Victor Borge: Many years ago in Denmark we had inflation, and you are familiar with that problem. In inflation, we have numbers rising. Prices go up. Anything that has to do with money goes up...except the language.

See, we have hidden numbers in the words like "wonderful," "before," "create," "tenderly." All these numbers can be inflated and meet the economy, you know, by rising to the occasion. I suggest we add one to each of these numbers to be prepared. For example "wonderful" would be "two-derful." Before would be Be-five. Create, cre-nine. Tenderly should be eleven-derly. A Leiutenant would be a Leiut-eleven-ant. A sentence like, "I ate a tenderloin with my fork" would be "I nine an elevenderloin with my five-k." And so on and so fifth.

I have a book here that I have brought, I have a story here that I would like to read to you so that you can get an idea of Inflationary Language, how it sounds when it's being used:

Twice upon a time, there lived in Sunny Califivenia a young man named Bob. He was a third leiutelevenant in the US Air Fiveces. Bob had been fond of Anna, his one-and-a-half sister, ever since she saw the light of day for the second time. And all three of them were proud of the fact that two of his fivefathers had been among the crenineders of the US Constithreetion.
They were dining on the terrace.

"Anna," he said as he took a bite of a marininded herring, "You look twoderful threenight. You never looked that lovely befive."

Anna looked twoderful, despite of the illness from which she had not yet recupininded.

"Yes," repeated Bob, "You look twoderful threenight...but you have three of the saddest eyes I have ever seen."

The table was tastefully deconinded with Anna's favorite flowers: Threelips. They were now talking about Anna's asseten husband, from whom she was sepeninded.

While on the radio, an Irish elevenor sang "Tea For Three."

It was midnight; A clock in the distance struck thirteen. And suddenly, there in the moonlight stood her husband Don Two, obviously intoxicnineded.

"Anna," he said, "Fivegive me. I am only young twice and you are my two and only."

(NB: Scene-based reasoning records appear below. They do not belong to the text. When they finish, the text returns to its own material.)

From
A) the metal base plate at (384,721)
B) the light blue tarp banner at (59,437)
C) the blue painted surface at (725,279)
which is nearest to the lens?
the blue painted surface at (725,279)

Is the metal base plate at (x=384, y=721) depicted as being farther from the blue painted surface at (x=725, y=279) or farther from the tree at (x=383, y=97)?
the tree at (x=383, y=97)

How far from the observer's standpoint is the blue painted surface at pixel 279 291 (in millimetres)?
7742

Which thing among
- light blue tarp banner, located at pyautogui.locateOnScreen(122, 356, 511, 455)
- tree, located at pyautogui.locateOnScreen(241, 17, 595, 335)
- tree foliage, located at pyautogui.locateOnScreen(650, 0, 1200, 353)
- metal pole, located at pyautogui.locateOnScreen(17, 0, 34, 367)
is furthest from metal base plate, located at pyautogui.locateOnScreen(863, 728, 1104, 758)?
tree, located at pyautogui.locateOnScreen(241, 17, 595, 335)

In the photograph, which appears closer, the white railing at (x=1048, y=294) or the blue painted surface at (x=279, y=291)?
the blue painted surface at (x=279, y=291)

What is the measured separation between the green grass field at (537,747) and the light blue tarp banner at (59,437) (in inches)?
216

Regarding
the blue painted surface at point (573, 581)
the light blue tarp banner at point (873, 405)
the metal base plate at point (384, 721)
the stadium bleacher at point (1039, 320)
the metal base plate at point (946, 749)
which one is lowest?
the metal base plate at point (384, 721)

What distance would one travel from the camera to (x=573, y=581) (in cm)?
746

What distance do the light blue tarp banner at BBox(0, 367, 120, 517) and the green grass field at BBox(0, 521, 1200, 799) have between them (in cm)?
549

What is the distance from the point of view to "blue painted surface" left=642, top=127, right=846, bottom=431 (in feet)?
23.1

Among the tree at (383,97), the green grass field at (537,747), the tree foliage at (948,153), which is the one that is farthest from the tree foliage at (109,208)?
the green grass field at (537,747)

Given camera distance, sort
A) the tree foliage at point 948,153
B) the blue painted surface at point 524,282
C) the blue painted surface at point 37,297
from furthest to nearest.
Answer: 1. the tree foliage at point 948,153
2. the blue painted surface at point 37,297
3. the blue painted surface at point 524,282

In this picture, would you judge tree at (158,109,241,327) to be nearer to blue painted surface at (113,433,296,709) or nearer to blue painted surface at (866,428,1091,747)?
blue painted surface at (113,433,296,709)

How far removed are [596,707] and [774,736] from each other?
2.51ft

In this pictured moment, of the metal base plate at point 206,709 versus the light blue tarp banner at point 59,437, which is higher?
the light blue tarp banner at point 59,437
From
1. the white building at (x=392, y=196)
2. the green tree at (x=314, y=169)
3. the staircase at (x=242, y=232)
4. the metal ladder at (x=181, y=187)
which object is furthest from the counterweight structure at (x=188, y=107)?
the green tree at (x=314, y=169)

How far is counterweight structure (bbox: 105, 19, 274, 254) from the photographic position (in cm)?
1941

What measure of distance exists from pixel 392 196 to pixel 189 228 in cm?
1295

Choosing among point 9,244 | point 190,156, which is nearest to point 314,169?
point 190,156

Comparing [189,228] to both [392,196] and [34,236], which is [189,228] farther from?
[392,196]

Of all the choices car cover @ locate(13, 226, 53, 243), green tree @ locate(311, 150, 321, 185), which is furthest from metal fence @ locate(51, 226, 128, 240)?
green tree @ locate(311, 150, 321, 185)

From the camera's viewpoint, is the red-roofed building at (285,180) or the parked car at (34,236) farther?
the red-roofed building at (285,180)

Bob jumped to his feet, "Get out of here, you three-faced triplecrosser!" But

Anna warned, "Watch out, Bob. He is an officer." "Yes, he is two. But I am two three!"

Anytwo five elevennis?

"All right," said Don Two as he wiped his fivehead. He then left and when he was one-and-a-halfway through the revolving door, he muttered, "I'll go back to Elevennessee and be double again. Farewell, Anna. Three-de-loo, three-de-loo.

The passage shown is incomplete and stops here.